Weak convergence of complex-valued measure for bi-product path space induced by quantum walk

TL;DR

This paper investigates the asymptotic behavior of a complex-valued measure on bi-product path spaces induced by quantum walks, establishing weak convergence theorems and exploring limits of weak values.

Contribution

It introduces a complex-valued measure for bi-product path spaces in quantum walks and proves weak convergence results for different types of return path sets.

Findings

Asymptotic behaviors of complex-valued measures are characterized.

Two weak convergence theorems are established.

Results suggest a weak limit of weak values in quantum walk path spaces.

Abstract

In this paper, a complex-valued measure of bi-product path space induced by quantum walk is presented.
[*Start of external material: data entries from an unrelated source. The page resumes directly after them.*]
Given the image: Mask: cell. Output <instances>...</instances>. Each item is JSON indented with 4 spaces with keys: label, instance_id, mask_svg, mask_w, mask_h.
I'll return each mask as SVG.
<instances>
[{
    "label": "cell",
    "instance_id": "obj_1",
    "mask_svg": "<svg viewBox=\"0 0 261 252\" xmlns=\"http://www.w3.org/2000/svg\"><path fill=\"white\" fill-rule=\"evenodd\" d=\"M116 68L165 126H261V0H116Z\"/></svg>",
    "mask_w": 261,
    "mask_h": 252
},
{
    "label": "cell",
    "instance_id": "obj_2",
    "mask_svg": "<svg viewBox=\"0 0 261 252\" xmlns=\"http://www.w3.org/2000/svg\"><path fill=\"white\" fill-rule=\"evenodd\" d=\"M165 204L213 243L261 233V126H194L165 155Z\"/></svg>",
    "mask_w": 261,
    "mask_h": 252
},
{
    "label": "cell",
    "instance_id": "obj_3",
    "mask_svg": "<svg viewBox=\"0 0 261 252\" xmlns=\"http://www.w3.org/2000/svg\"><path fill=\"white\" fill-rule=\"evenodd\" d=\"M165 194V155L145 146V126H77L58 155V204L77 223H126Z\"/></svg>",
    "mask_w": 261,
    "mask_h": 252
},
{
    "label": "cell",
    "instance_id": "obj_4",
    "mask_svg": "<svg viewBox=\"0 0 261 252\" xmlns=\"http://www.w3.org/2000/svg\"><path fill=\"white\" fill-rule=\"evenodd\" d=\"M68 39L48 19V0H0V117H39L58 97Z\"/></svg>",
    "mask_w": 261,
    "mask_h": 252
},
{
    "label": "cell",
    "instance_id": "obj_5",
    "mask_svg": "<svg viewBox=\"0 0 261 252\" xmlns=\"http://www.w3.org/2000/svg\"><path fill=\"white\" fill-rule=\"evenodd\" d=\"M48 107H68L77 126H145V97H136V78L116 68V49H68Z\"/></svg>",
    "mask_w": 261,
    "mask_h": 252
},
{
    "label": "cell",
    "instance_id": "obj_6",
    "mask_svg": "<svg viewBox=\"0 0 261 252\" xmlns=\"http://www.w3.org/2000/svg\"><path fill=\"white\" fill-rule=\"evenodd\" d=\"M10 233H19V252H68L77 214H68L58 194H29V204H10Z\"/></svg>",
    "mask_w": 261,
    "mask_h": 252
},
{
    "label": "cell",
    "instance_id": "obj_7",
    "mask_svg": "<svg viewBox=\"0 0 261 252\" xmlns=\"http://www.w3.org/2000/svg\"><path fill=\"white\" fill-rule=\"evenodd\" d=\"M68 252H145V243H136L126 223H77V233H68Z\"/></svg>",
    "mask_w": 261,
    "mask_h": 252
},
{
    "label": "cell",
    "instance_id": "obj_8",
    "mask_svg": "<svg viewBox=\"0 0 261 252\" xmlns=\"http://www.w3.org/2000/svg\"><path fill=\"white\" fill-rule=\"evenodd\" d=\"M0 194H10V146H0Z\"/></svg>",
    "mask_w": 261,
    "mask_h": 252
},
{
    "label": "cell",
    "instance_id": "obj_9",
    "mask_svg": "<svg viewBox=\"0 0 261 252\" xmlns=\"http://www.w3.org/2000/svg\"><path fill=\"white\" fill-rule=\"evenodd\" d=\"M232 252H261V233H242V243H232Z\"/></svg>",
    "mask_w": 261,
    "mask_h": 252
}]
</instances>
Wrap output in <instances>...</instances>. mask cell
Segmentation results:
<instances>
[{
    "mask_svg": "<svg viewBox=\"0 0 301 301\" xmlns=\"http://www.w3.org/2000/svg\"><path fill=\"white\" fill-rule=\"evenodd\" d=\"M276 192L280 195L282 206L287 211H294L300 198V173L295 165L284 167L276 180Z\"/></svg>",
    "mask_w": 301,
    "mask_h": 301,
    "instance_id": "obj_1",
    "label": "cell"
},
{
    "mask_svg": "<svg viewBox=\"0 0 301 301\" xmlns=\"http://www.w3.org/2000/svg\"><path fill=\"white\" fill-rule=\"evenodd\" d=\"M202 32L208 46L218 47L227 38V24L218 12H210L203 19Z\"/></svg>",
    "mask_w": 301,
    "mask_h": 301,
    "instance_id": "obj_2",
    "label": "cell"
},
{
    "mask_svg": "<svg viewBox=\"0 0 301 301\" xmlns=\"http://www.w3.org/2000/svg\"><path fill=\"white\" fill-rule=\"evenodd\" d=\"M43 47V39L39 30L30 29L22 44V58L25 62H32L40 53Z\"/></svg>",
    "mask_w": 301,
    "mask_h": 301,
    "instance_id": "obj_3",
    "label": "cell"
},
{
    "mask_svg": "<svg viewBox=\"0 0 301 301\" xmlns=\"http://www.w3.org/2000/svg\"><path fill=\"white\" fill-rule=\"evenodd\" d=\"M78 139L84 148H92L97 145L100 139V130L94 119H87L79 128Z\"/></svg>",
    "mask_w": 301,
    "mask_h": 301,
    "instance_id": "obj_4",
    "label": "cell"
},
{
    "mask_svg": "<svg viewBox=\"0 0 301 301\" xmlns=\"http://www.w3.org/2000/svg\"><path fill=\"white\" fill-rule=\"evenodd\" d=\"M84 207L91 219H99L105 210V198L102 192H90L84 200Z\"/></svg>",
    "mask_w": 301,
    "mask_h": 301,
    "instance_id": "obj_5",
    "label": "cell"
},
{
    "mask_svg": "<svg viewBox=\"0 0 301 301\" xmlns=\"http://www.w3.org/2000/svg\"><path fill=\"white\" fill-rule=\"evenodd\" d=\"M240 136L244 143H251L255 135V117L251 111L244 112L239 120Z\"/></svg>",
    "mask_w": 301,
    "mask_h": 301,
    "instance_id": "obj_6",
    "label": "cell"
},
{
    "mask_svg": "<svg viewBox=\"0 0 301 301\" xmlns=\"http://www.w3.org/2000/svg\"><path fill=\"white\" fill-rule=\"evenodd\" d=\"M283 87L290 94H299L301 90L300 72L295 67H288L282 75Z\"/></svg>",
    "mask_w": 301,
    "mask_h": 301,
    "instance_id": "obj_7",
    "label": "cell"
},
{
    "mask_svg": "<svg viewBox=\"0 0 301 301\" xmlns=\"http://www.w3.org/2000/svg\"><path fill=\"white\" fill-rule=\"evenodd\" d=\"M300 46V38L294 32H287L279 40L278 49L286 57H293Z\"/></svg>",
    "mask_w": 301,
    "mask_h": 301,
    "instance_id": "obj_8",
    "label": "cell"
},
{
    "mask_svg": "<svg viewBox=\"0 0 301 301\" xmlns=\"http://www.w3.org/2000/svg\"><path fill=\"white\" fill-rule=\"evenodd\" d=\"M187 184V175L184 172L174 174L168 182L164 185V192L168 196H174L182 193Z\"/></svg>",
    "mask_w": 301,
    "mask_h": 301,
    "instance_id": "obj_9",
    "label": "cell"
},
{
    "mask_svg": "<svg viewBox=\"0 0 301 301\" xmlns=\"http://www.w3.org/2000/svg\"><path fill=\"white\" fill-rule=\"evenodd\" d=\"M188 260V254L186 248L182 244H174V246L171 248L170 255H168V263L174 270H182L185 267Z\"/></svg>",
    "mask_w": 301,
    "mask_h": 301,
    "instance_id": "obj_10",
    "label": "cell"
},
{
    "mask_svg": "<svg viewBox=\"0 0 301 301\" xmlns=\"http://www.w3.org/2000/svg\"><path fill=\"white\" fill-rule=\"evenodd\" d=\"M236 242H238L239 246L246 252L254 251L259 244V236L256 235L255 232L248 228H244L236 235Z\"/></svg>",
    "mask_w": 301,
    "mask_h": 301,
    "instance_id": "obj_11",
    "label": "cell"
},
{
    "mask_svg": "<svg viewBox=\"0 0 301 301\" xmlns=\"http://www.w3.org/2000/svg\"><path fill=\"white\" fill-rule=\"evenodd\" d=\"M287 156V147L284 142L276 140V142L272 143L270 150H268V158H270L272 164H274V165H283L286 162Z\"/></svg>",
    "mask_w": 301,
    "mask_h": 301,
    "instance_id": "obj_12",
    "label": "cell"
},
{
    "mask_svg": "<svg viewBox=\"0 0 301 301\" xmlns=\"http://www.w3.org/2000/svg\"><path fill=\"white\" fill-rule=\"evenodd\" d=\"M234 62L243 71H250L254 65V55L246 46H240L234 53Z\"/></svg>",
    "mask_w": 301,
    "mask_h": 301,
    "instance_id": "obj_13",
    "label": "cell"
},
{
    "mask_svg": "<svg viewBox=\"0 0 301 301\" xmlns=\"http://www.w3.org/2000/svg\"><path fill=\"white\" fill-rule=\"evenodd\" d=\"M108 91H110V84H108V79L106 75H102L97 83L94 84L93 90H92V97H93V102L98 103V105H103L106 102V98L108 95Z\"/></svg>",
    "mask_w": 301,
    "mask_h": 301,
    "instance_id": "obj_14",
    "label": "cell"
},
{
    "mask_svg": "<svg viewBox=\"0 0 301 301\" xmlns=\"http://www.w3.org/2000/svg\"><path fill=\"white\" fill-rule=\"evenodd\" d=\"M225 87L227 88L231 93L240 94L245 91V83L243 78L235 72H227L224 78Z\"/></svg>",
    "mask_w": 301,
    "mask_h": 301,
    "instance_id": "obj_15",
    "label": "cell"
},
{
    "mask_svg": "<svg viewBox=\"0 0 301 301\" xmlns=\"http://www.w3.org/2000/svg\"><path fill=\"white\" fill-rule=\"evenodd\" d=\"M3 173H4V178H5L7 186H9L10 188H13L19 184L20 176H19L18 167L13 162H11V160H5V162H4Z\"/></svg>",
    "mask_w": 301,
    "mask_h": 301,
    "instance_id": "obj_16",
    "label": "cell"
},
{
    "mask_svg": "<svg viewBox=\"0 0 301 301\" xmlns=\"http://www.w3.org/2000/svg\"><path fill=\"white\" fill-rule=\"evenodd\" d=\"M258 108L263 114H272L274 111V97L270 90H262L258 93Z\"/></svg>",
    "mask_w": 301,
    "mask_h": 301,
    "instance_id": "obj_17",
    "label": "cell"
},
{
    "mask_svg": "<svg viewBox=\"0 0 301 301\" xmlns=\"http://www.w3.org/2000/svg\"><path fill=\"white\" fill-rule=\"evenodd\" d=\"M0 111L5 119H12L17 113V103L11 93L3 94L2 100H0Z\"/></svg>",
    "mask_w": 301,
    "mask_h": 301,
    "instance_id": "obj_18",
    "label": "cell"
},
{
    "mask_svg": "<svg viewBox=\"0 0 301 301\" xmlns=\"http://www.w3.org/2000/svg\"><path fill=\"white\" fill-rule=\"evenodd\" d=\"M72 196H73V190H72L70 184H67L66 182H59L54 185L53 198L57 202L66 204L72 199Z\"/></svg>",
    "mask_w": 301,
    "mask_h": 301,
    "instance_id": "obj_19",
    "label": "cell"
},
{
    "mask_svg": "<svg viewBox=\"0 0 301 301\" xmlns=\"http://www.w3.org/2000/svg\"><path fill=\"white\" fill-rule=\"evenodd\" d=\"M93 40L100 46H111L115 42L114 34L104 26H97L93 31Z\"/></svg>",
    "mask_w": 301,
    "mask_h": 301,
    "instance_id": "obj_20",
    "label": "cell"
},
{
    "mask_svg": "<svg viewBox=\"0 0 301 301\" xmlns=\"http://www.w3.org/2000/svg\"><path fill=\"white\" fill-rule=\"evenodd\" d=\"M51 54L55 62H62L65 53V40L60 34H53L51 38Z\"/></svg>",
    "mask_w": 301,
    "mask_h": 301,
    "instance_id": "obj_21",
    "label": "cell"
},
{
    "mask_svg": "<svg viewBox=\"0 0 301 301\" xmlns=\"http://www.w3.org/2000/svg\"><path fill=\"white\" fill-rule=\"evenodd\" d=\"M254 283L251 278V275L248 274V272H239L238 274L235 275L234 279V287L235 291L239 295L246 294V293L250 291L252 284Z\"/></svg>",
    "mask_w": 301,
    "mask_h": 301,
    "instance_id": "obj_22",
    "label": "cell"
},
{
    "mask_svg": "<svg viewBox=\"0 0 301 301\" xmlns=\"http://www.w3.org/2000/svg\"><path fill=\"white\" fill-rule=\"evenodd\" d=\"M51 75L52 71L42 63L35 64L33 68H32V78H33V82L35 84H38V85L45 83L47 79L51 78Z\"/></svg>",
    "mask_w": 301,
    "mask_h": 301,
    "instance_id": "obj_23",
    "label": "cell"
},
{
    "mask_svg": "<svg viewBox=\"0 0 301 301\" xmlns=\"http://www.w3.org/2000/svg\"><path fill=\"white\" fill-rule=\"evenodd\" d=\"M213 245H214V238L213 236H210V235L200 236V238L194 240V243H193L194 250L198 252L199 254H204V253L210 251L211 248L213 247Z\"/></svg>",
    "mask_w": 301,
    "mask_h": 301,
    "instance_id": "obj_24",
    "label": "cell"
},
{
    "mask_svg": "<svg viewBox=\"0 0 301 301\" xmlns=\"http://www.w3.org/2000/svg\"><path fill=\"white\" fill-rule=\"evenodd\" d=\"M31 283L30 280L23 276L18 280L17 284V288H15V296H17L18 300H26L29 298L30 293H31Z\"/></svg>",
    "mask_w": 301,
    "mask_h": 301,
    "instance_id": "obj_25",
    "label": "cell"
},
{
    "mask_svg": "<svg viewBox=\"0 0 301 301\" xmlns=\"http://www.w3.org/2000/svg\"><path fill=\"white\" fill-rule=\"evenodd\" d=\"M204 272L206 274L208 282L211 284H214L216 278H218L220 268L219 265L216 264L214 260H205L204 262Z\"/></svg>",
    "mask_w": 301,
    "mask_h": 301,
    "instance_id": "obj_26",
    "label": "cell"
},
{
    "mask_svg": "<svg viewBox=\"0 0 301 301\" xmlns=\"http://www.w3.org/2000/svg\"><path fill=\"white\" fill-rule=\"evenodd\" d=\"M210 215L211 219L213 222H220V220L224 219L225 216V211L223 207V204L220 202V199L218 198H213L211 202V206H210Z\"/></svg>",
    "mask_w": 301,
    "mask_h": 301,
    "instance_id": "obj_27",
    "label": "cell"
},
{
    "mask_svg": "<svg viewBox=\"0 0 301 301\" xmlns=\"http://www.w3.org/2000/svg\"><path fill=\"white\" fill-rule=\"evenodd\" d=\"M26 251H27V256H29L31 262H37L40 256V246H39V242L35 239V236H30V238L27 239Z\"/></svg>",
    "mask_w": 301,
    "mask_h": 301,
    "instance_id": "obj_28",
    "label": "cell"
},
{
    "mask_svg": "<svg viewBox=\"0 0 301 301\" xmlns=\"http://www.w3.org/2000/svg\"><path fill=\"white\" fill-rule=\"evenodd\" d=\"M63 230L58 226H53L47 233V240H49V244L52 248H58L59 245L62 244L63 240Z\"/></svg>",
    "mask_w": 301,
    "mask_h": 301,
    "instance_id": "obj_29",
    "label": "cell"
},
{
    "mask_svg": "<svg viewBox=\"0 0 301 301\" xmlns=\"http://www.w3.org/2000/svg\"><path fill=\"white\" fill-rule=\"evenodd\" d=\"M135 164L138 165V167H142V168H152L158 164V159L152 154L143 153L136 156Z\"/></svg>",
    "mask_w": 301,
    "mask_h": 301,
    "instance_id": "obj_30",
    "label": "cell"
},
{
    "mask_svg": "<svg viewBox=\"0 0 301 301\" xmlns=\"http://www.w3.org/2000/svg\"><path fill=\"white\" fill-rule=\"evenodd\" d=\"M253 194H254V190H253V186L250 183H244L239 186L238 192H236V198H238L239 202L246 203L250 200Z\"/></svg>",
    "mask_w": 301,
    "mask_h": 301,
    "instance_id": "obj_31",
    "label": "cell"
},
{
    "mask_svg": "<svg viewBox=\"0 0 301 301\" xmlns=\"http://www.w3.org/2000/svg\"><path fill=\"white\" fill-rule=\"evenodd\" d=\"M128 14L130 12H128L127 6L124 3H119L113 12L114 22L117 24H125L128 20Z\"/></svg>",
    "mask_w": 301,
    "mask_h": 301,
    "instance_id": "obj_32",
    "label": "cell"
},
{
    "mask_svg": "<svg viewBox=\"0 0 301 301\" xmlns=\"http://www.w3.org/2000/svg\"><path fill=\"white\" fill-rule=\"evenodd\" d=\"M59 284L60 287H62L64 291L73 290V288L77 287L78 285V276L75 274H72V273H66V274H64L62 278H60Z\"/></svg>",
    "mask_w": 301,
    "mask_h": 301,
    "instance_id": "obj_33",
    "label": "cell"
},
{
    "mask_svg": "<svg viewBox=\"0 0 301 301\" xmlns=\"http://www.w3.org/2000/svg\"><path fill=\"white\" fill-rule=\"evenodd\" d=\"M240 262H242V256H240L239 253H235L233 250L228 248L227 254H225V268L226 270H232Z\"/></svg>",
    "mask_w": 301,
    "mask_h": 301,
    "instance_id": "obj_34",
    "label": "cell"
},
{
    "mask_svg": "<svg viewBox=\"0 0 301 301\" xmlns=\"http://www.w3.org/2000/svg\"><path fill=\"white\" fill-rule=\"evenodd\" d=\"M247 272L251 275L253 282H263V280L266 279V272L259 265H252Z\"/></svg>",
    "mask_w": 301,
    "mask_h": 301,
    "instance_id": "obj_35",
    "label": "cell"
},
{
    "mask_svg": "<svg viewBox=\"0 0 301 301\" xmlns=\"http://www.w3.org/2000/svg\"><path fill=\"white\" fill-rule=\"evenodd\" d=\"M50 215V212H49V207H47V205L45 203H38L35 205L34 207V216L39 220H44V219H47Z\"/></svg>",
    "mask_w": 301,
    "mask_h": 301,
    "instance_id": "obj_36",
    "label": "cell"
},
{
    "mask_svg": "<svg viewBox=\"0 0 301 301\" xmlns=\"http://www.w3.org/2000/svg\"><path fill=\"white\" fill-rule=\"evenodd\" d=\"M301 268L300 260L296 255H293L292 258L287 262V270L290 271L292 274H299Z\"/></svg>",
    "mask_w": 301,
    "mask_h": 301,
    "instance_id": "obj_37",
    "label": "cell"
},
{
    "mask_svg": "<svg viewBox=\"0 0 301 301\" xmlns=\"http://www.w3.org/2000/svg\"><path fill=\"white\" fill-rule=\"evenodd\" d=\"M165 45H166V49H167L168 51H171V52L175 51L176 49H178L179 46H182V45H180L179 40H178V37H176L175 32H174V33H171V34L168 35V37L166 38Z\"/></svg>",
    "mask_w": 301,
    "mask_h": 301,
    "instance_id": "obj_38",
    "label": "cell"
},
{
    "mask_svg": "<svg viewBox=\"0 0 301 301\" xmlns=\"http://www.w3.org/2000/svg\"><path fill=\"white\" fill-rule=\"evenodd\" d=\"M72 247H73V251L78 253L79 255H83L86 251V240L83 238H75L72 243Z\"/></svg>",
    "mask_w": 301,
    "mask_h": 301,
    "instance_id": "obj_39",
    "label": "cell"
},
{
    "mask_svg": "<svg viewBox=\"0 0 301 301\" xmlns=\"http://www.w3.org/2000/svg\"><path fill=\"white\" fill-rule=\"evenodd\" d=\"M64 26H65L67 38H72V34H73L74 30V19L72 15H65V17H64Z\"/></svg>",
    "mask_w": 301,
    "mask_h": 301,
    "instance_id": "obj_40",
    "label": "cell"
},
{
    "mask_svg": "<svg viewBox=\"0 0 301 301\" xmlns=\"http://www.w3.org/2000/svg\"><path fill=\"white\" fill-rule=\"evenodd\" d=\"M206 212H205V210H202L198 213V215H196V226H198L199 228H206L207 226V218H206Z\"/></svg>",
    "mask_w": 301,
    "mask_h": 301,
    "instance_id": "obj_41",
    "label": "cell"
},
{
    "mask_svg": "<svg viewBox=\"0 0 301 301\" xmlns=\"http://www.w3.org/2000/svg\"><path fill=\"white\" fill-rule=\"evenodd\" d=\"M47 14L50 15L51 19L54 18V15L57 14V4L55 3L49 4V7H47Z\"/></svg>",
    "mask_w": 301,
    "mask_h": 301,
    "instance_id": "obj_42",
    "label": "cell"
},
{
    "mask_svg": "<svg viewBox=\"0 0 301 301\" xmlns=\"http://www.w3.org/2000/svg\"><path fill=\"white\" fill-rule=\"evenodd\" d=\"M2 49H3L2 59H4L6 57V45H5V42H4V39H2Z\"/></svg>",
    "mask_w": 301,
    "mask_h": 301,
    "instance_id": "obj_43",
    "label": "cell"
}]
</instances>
In particular, we consider three types of conditional return paths in a power set of the bi-product path space (1) $\Lambda \times \Lambda $, (2) $\Lambda \times \Lambda'$ and (3) $\Lambda'\times \Lambda'$, where $\Lambda$ is the set of all $2n$-length ($n\in \mathbb{N}$) return paths and $\Lambda'(\subseteq \Lambda)$ is the set of all $2n$-length return paths going through $nx$ ($x\in [-1,1]$) at time $n$. We obtain asymptotic behaviors of the complex-valued measures for the situations (1)-(3) which imply two kinds of weak convergence theorems (Theorems 1 and 2). One of them suggests a weak limit of weak values.